- **GIVEN EXERCISE**:
Below, convert only the records running from the line containing "Observing the image" through the end of the records into a Markdown table with columns Row and Text, giving each non-blank line its own numbered row and leaving out blank lines.

- **RECORD EXTRACTS**:
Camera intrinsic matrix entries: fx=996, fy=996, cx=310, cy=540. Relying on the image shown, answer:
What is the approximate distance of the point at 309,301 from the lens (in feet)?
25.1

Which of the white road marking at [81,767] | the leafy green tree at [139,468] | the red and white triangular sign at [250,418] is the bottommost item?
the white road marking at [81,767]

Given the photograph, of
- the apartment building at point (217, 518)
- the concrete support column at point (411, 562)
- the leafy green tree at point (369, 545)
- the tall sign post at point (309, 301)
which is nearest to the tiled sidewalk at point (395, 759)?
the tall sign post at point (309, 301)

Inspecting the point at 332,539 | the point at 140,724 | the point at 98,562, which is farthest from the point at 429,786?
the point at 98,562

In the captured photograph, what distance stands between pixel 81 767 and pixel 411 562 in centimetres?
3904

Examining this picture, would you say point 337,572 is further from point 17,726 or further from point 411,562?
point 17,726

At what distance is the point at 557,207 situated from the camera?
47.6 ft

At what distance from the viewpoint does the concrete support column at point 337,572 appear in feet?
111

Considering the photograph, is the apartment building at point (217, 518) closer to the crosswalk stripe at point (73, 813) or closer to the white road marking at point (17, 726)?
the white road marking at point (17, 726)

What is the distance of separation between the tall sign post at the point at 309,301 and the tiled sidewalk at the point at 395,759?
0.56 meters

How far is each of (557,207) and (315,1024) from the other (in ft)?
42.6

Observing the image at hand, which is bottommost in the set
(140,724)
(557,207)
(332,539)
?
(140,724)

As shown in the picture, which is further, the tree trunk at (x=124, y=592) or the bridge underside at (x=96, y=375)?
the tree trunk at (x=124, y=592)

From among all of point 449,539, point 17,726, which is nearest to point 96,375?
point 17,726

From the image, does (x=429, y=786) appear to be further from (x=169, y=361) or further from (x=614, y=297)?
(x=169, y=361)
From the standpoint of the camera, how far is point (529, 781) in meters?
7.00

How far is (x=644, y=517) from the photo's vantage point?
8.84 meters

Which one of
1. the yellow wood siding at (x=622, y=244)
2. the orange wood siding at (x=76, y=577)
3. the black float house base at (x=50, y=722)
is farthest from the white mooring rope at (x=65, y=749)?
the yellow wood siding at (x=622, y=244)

- **FULL ANSWER**:
| Row | Text |
|---|---|
| 1 | Observing the image at hand, which is bottommost in the set |
| 2 | (140,724) |
| 3 | (557,207) |
| 4 | (332,539) |
| 5 | ? |
| 6 | (140,724) |
| 7 | As shown in the picture, which is further, the tree trunk at (x=124, y=592) or the bridge underside at (x=96, y=375)? |
| 8 | the tree trunk at (x=124, y=592) |
| 9 | From among all of point 449,539, point 17,726, which is nearest to point 96,375? |
| 10 | point 17,726 |
| 11 | From the image, does (x=429, y=786) appear to be further from (x=169, y=361) or further from (x=614, y=297)? |
| 12 | (x=169, y=361) |
| 13 | From the standpoint of the camera, how far is point (529, 781) in meters? |
| 14 | 7.00 |
| 15 | How far is (x=644, y=517) from the photo's vantage point? |
| 16 | 8.84 meters |
| 17 | Which one of |
| 18 | 1. the yellow wood siding at (x=622, y=244) |
| 19 | 2. the orange wood siding at (x=76, y=577) |
| 20 | 3. the black float house base at (x=50, y=722) |
| 21 | is farthest from the white mooring rope at (x=65, y=749)? |
| 22 | the yellow wood siding at (x=622, y=244) |